Célébration paradoxale

Ils sont quatre trentenaires : Monica, Charlie, Amy et Christophe. Originaires d’Europe de l’Est pour certains, ils vivent à New York avant de partir pour Berlin, « New York en moins cher ». Les relations se font et se défont, sans que jamais ils ne soient satisfaits. Douleur d’un avortement, tentative de suicide, quête effrénée d’orgasmes, cauchemars de serpents noirs, alcool, drogue, violence qui se déchaîne, traversée de l’enfer… Sinatra a beau chanter la féerie de New York, la vie est « une vraie saloperie ». Ce n’est pas dîner dans le meilleur restaurant vegan de la ville qui va donner un sens à l’existence. Les personnages ici racontent leur histoire ; les acteurs ne les incarnent donc pas, ou plutôt les incarnent à travers le récit. Un récit troué de percées oniriques. Car au milieu de tout ce malheur émergent des voix venues de galaxies lointaines, « la voix de l’univers » qui trouble la linéarité et impulse de nouveaux désirs, plus vrais, plus tendres, pour aider enfin à être vivants. C’est à l’intérieur de chacun des personnages qu’elles se font entendre, et cette manière de poser des questions essentielles et d’accorder de l’importance à l’intériorité dans un monde catastrophique est très belle. Même enfermés dans une prison mentale, il demeure possible de briser les murs. Une telle partition exige un grand talent de la part des comédiens, qui doivent éviter l’écueil d’une froide distance pour trouver une distance juste, en lien avec les spectateurs, qui peuvent être déroutés par cette noirceur où le plus vulgaire – signe de l’époque – côtoie des interrogations profondes.
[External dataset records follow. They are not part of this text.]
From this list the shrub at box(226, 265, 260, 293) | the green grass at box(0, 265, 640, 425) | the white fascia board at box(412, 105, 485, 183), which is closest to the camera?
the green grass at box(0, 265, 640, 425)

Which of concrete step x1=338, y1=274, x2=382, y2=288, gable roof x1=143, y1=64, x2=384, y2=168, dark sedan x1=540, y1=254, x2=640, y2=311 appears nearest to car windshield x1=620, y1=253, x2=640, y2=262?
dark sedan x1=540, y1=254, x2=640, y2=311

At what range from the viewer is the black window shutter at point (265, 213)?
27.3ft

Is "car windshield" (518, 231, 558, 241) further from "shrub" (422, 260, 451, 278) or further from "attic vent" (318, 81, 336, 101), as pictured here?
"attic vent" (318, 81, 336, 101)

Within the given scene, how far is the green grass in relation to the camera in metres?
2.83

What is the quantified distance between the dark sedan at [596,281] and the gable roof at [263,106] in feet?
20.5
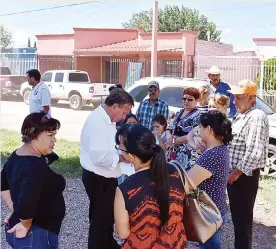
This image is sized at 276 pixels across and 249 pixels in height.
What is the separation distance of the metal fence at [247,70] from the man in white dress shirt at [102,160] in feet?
38.9

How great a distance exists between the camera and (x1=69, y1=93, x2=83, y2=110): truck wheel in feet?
63.5

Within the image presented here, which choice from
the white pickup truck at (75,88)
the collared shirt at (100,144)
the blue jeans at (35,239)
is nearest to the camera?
the blue jeans at (35,239)

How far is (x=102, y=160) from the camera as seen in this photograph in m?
3.61

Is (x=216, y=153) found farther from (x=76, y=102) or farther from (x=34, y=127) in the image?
(x=76, y=102)

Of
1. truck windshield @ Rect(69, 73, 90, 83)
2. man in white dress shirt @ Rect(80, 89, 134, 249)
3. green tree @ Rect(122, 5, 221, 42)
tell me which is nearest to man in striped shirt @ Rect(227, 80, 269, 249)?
man in white dress shirt @ Rect(80, 89, 134, 249)

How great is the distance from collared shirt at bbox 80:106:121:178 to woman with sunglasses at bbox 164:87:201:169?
3.11 feet

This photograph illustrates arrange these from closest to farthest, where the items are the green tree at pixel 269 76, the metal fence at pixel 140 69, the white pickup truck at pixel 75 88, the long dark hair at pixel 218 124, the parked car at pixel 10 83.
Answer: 1. the long dark hair at pixel 218 124
2. the green tree at pixel 269 76
3. the white pickup truck at pixel 75 88
4. the metal fence at pixel 140 69
5. the parked car at pixel 10 83

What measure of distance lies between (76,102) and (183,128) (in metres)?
15.2

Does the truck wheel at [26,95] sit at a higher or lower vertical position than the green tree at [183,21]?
lower

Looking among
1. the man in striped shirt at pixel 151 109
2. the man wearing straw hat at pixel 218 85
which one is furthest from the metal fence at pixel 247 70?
Answer: the man in striped shirt at pixel 151 109

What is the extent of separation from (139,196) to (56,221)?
2.51 feet

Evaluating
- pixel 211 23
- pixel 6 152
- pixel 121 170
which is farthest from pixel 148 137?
pixel 211 23

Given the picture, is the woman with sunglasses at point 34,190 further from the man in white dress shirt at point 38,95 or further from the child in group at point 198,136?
the man in white dress shirt at point 38,95

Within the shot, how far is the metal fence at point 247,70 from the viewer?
15.8m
Remarquablement dirigés, ils relèvent le défi avec un talent sûr. Profondément touchante, Marie Kauffmann est impressionnante de finesse et de précision dans le rôle de Monica. De même, Pauline Desmet (Amy), Nicolas Gonzales (Charlie) et Sébasien Eveno (Christophe) déploient un jeu remarquable, et tous quatre sont parfaitement accordés. Leurs étreintes sont une célébration paradoxale de la vie.

Agnès Santi

A propos de l'événement

Insoutenables longues étreintes d’Ivan Viripaev mes Galin Stoev
du vendredi 18 janvier 2019 au dimanche 10 février 2019
Théâtre de la Colline
15 rue Malte-Brun, 75020 Paris

, du mercredi au samedi à 20h, le mardi à 19h et le dimanche à 16h. Tél : 01 44 62 52 52. Durée 1h45. Egalement les 11 et 12 janvier au Théâtre Populaire Romand, La Chaux-de-Fonds. Du 18 janvier au 16 février au Théâtre de Liège. Spectacle vu au Théâtre de la Cité à Toulouse.